Tüm cafcaflı saatlerin arasında,pazardaki ezik mallar gibi duran siyah bir saat vardı.Başlarda onu beğenmemiştim ama günü kurtarabilmem için gerekli hediyenin o olacağına kanaat getirmiştim.Hissiyat olarakta saate ısınınca fiyatını sordum.Cebimdeki bozuk paralardan birkaç fiyat üzerindeydi.Yüzümü ekşittim.İyilerin dostu,kötülerin düşmanı esnaf,dünyaya pollyana gibi pembe gözlükle bakan çocuğun şevkini kırmamak için zararına bir saat sattı.Cebimdeki tüm bozuk parayı tezgahın üzerine koydum.Bazıları yuvarlanıp,tezgahın alt taraflarına düşmüştü.Hediye paketi yaptırdıktan sonra az olan parama bakmadan,büyük bir fedakarlığa kollarını sıvamış olan esnafa teşekkür ederek şen şakrak yoluma devam ettim.
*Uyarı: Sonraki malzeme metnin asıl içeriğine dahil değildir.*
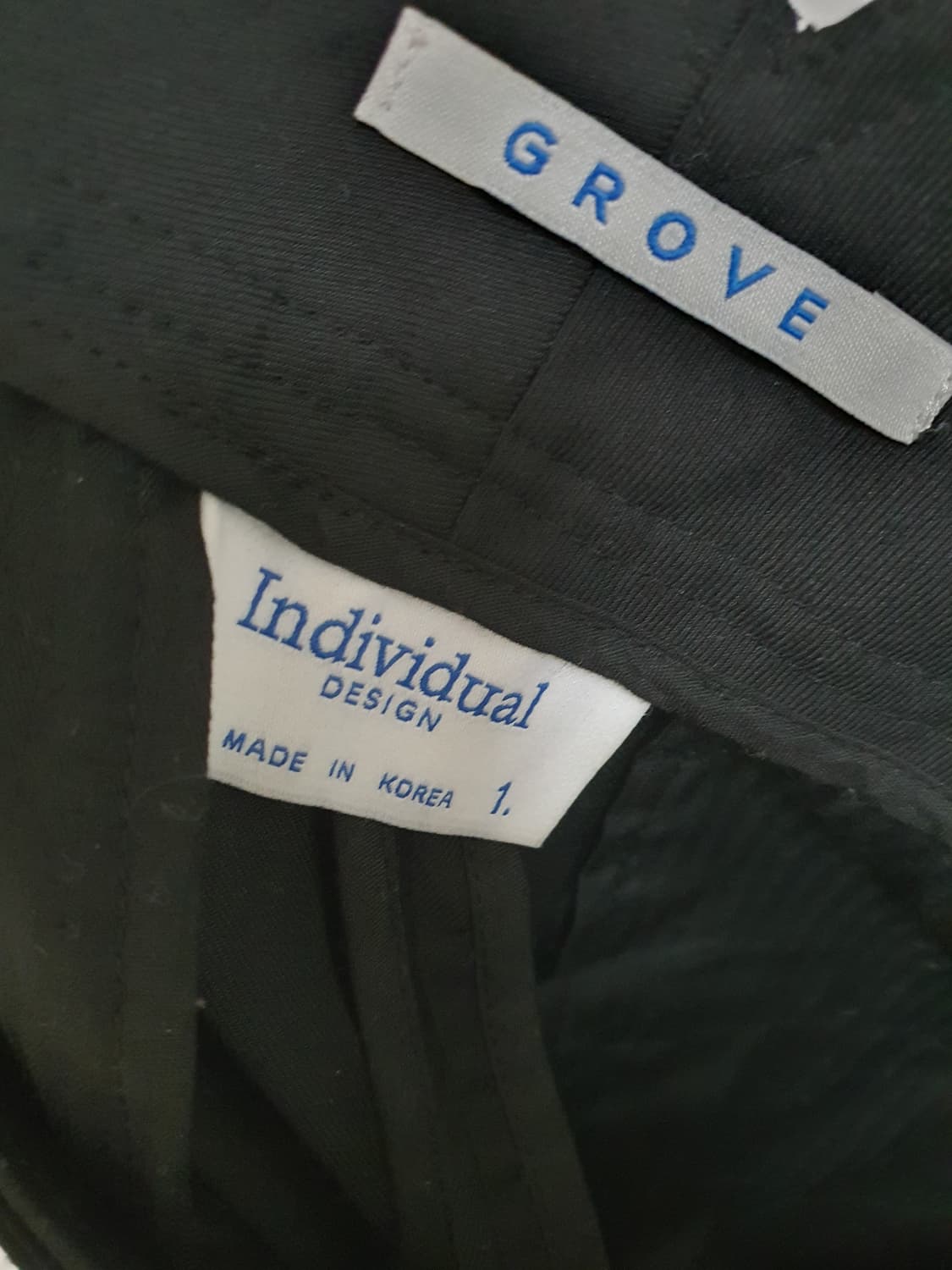 그로브 Grove 비죠 팬츠 블랙 S사이즈 상품이미지4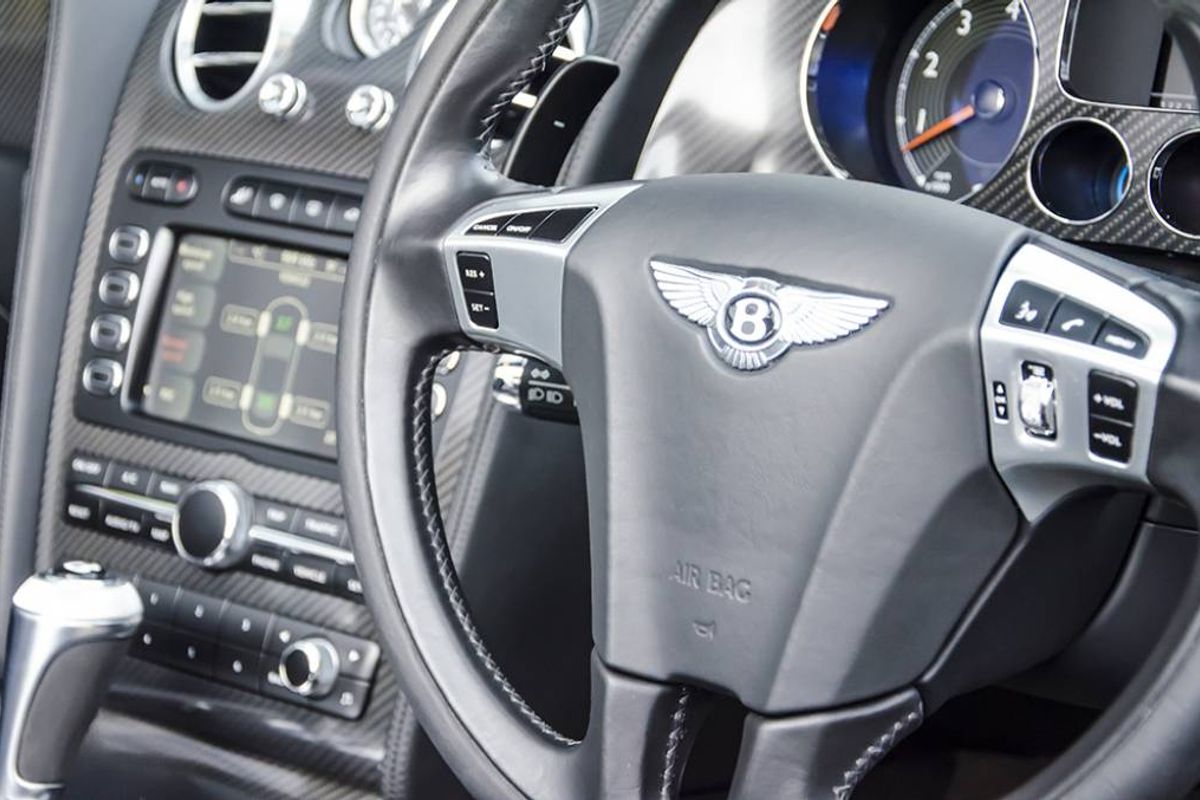 BENTLEY CONTINENTAL GTC CONVERTIBLE 6.0 W12 Supersports Auto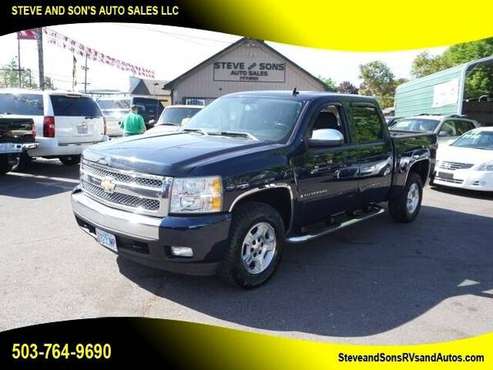 2008 Chevrolet Silverado 1500 LT1 4WD 4dr Crew Cab 5 8 ft SB - cars for sale in Happy valley, OR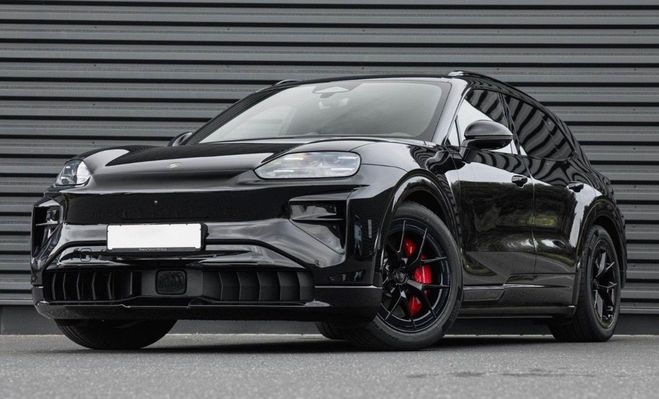 Porsche Cayenne Electric Turbo 1156ch Pano- Bose- Attela Noir de 2026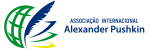 logo associação internacional alexander pushkin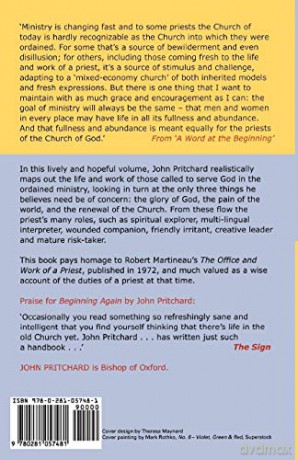 Life And Work Of A Priest - John Pritchard [KSIĄŻKA]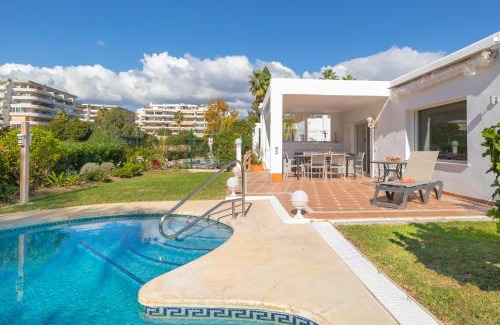 Guadalmina Villa | Villa Guadalmina Golf - Private Swimming Pool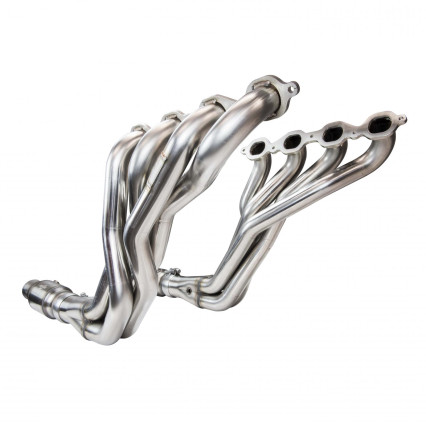 1-7/8" Stainless Headers & Catted OEM Conn. Pipes. 2016-2024 Camaro SS.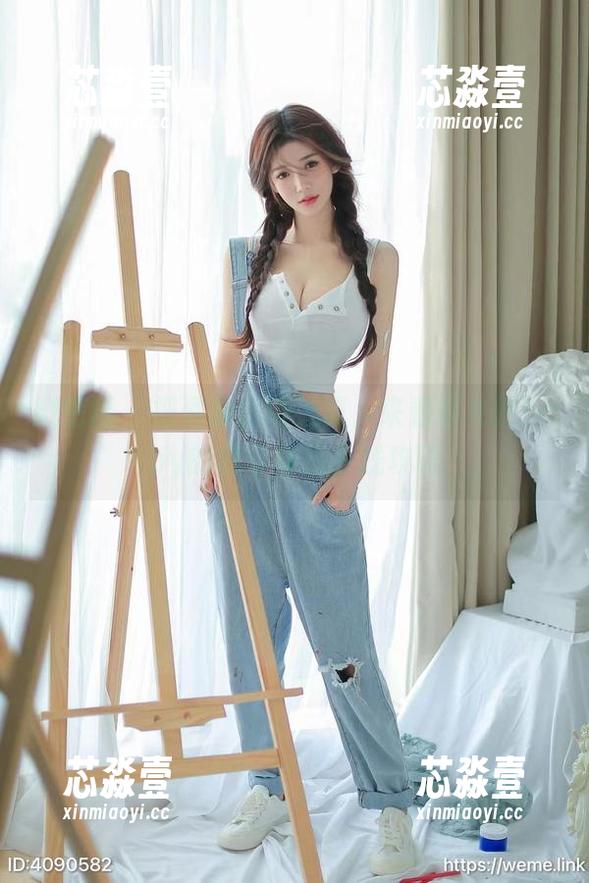 微密圈 - 把资源都搬上桌，来看黎允熙baby的吊带穿搭在线攻略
Akşam olup sofra hazırlandıktan sonra herkes hediye tanıtım brifingini yaptı.Sıra bana geldiğinde babama ''benim roleksim '' dedim.Gerçekten benim roleksimdi.Terimin son damlasına kadar biriktirdiğim paramla,uzun uğraşlar sonucu esnafı yola getirmemle imanım gevremişti.Ama değmişti.Babam saati görünce mutlu oldu.Kolundaki saat kadar olmasada o güne mahsus benim saatimle evimizin semalarında dolaştı.